▸ **OBJECTIVE 1**
Retype the passage on war ordnance from "The mere size" up to and including "fields of endeavor.", without changing anything.

▸ **SOURCE DOCUMENT**

When the average man speaks of munitions, he means ordnance and, even more specifically, guns and ammunition. In this he is nearly half right. Technically, the word “munitions” includes army supplies of all sorts, even to candy and cigarettes, and in this sense the word is used in these volumes; but of the total war business transacted for the Army, the procurement of ordnance supplies constituted 42 per cent. Ordnance was by far the largest class of munitions. Four thousand American manufacturing plants worked on ordnance contracts during the war. Nearly 3,000,000 men labored in these mills.

The mere size of the war ordnance industry would have made the problem of its demobilization a great one, but it was also complicated with peculiar difficulties. The production of most ordnance materials differed radically from that of any articles known in normal American industry. The Quartermaster Department procured for the Army food, clothing, shoes, hand tools, and many other supplies which, though they were frequently of special design, nevertheless were not much unlike the sorts of commodities with which the contractors were already familiar. The Engineer Corps used many materials commonly employed in the peaceful pursuits. Outside of ordnance, the manufacture of aircraft alone took our industries into virgin fields of endeavor.

▸ **THE RECORDS**
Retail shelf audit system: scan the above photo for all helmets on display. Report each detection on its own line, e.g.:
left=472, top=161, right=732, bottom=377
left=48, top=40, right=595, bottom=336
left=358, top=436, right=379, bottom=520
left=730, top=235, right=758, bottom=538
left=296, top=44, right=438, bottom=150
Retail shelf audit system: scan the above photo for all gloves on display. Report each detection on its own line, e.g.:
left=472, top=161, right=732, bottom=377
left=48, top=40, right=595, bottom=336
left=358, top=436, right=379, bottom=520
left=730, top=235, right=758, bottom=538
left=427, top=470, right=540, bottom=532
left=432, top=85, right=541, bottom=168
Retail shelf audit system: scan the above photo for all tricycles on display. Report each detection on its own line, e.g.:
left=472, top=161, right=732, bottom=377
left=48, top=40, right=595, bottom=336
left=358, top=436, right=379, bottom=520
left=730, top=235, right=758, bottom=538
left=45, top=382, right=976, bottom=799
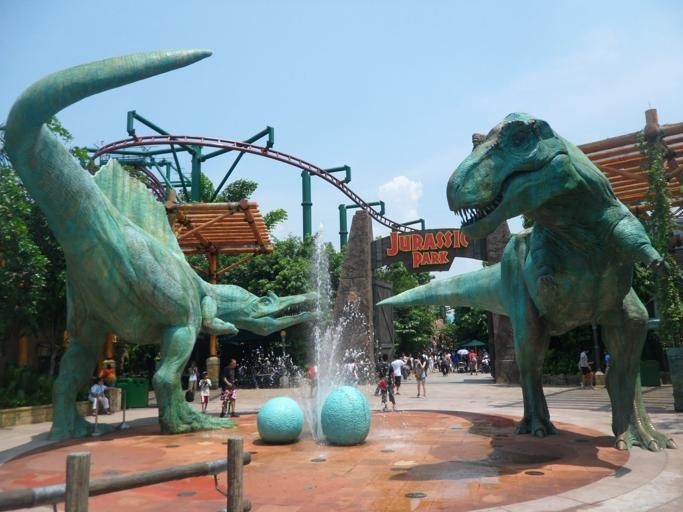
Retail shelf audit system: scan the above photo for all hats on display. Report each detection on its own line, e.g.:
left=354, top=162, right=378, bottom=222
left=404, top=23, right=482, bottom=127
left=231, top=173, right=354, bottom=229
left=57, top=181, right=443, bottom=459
left=202, top=371, right=208, bottom=375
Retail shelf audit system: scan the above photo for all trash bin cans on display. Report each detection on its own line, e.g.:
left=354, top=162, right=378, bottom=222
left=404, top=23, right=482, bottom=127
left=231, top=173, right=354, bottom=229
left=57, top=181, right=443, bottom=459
left=641, top=360, right=660, bottom=386
left=116, top=377, right=149, bottom=408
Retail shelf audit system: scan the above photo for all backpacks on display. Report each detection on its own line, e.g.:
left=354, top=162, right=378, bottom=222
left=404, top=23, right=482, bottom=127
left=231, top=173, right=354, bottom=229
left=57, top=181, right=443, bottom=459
left=184, top=390, right=195, bottom=402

▸ **OBJECTIVE 2**
Repeat the records word for word, from their first line up to and including the line with "left=45, top=382, right=976, bottom=799".

▸ **ANSWER 1**
The mere size of the war ordnance industry would have made the problem of its demobilization a great one, but it was also complicated with peculiar difficulties. The production of most ordnance materials differed radically from that of any articles known in normal American industry. The Quartermaster Department procured for the Army food, clothing, shoes, hand tools, and many other supplies which, though they were frequently of special design, nevertheless were not much unlike the sorts of commodities with which the contractors were already familiar. The Engineer Corps used many materials commonly employed in the peaceful pursuits. Outside of ordnance, the manufacture of aircraft alone took our industries into virgin fields of endeavor.

▸ **ANSWER 2**
Retail shelf audit system: scan the above photo for all helmets on display. Report each detection on its own line, e.g.:
left=472, top=161, right=732, bottom=377
left=48, top=40, right=595, bottom=336
left=358, top=436, right=379, bottom=520
left=730, top=235, right=758, bottom=538
left=296, top=44, right=438, bottom=150
Retail shelf audit system: scan the above photo for all gloves on display. Report each detection on its own line, e.g.:
left=472, top=161, right=732, bottom=377
left=48, top=40, right=595, bottom=336
left=358, top=436, right=379, bottom=520
left=730, top=235, right=758, bottom=538
left=427, top=470, right=540, bottom=532
left=432, top=85, right=541, bottom=168
Retail shelf audit system: scan the above photo for all tricycles on display. Report each detection on its own line, e.g.:
left=472, top=161, right=732, bottom=377
left=48, top=40, right=595, bottom=336
left=358, top=436, right=379, bottom=520
left=730, top=235, right=758, bottom=538
left=45, top=382, right=976, bottom=799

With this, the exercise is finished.